Mastic ice cream
Mastic ice cream is an ice cream with stretched and sticky texture. It is named after the "mastic" spice
Mastic ice cream is common in Arab countries and Turkey. Originally, the only mastic ice cream was in Turkey. The recipe was secret. In the mid 19th century, a Syrian trader in Istanbul stole the secret recipe of the ice cream and took it to Damascus. There he developed a local version of the ice cream that gave it a light and airy texture. He exported the ice cream to the Arab countries. Because the mastic spice is expensive and difficult to get, ice cream sellers prefer to replace the mastic spice with glucose.
Two types of mastic ice cream[change | edit source]
Turkish mastic ice cream or dondurma (Turkish: Maraş dondurması, the ice cream of Maraş city) is the original mastic ice cream. It is much more difficult and heavy than the Arabic mastic ice cream. It has more fatty because it has more sweet cream or heavy cream with a high fat percentage. In the past, people who lived in the mountains made it with snow, goat milk, mastic, and "dried orchidaceae powder" (type of "tubers"). In southeast Turkey, the ice cream was more solid and sticky because of the powder of the orchid flowers that grow there. This ice cream is so solid that a knife and fork is used to eat it.

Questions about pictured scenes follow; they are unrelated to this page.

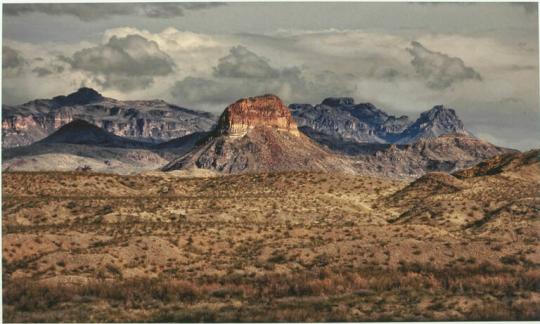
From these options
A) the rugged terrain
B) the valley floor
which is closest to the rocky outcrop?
the rugged terrain

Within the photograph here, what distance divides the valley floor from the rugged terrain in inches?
5.0

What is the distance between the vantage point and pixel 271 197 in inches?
3130

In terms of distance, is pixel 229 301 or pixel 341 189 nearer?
pixel 229 301

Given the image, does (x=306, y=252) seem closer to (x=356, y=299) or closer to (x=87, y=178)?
(x=356, y=299)

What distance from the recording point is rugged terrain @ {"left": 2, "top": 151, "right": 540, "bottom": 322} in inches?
1379

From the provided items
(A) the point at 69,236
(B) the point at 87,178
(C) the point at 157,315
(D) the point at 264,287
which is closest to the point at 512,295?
(D) the point at 264,287

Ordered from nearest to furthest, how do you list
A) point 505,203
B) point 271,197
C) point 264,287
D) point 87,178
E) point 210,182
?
point 264,287 < point 505,203 < point 271,197 < point 87,178 < point 210,182

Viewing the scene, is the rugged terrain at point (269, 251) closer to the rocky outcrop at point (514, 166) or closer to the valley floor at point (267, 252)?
the valley floor at point (267, 252)

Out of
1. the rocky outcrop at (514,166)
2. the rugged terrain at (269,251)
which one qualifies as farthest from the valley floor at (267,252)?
the rocky outcrop at (514,166)

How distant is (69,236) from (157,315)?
71.3ft

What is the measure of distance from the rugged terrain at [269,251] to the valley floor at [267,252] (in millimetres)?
126

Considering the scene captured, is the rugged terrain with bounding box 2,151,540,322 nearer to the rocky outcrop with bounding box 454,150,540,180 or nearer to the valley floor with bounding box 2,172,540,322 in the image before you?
the valley floor with bounding box 2,172,540,322

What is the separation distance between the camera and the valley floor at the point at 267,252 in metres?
35.0

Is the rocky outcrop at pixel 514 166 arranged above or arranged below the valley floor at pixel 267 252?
above
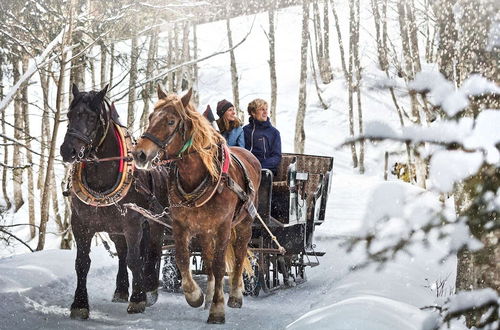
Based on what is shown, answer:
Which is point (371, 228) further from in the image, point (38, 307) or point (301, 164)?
point (301, 164)

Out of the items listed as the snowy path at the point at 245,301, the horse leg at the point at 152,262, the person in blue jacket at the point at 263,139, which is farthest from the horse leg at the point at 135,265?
the person in blue jacket at the point at 263,139

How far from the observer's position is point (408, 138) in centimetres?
245

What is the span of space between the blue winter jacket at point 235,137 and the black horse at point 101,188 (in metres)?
1.72

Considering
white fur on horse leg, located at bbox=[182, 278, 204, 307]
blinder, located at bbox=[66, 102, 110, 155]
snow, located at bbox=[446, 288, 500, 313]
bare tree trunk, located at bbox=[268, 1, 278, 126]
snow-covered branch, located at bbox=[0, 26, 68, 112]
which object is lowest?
white fur on horse leg, located at bbox=[182, 278, 204, 307]

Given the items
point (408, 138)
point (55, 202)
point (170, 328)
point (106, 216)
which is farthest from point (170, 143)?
point (55, 202)

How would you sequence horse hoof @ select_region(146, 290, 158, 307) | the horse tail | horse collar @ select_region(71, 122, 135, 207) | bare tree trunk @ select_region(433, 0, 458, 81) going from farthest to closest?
the horse tail, horse hoof @ select_region(146, 290, 158, 307), horse collar @ select_region(71, 122, 135, 207), bare tree trunk @ select_region(433, 0, 458, 81)

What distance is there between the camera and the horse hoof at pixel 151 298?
6.69 meters

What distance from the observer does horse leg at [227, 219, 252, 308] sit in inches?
267

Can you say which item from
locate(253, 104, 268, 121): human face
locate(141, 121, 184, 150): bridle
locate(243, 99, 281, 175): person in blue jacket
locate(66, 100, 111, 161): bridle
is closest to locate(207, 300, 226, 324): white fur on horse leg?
locate(141, 121, 184, 150): bridle

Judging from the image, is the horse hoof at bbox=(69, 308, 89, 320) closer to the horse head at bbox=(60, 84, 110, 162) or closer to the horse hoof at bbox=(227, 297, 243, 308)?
the horse head at bbox=(60, 84, 110, 162)

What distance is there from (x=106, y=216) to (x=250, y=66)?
3535 cm

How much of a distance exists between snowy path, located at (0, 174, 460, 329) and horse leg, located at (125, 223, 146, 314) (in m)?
0.10

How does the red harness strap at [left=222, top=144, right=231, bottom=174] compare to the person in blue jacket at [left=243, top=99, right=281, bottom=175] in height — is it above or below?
below

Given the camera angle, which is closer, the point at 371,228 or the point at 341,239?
the point at 371,228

Arabic mastic ice cream or Booza (Arabic: الآيس كريم واللبن, milk ice cream) is fibrous and elastic. It is very sticky, which makes it melt more slowly in the hot Arab countries. It is also softer than the Turkish ice cream. In Iraq, it is customary to eat the ice cream on square wooden sticks. This type is most common in Syria and Lebanon. There are ice cream sellers who show tourists where they grind the "mastic resin" with a mortar and pestle while singing and playing. In the old city of Damascus, there is a famous ice cream store who called "bakdash" that is famous in the Arab world for its Arabic mastic ice cream. It is a popular attraction for tourists, especially tourists from Arab countries.